» **The problem**
Could you please repeat the data below word for word?

» **Given data**
[Start of section]
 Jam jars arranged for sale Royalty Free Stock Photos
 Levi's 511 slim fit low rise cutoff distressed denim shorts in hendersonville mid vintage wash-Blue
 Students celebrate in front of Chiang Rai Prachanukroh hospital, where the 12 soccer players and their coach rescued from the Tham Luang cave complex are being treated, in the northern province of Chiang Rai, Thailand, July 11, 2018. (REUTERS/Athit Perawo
[End of section]
» **Answer section**
 Jam jars arranged for sale Royalty Free Stock Photos
 Levi's 511 slim fit low rise cutoff distressed denim shorts in hendersonville mid vintage wash-Blue
 Students celebrate in front of Chiang Rai Prachanukroh hospital, where the 12 soccer players and their coach rescued from the Tham Luang cave complex are being treated, in the northern province of Chiang Rai, Thailand, July 11, 2018. (REUTERS/Athit Perawo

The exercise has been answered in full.